■ What you have to do: Your task is to copy the listing exactly. Drop any pictures from the copy.

___ Material provided ___

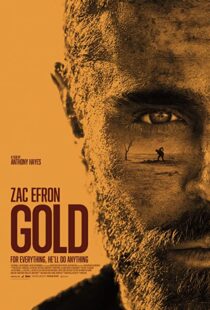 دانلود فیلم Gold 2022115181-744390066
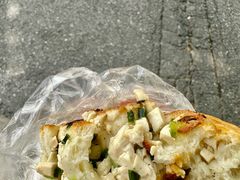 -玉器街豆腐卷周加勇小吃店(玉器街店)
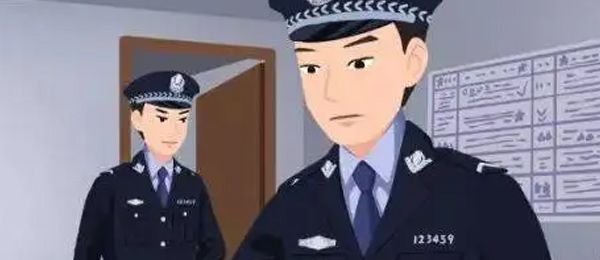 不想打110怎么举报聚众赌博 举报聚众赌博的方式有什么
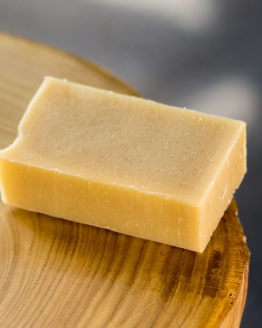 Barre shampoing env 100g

___

■ Task solution:
 دانلود فیلم Gold 2022115181-744390066
 -玉器街豆腐卷周加勇小吃店(玉器街店)
 不想打110怎么举报聚众赌博 举报聚众赌博的方式有什么
 Barre shampoing env 100g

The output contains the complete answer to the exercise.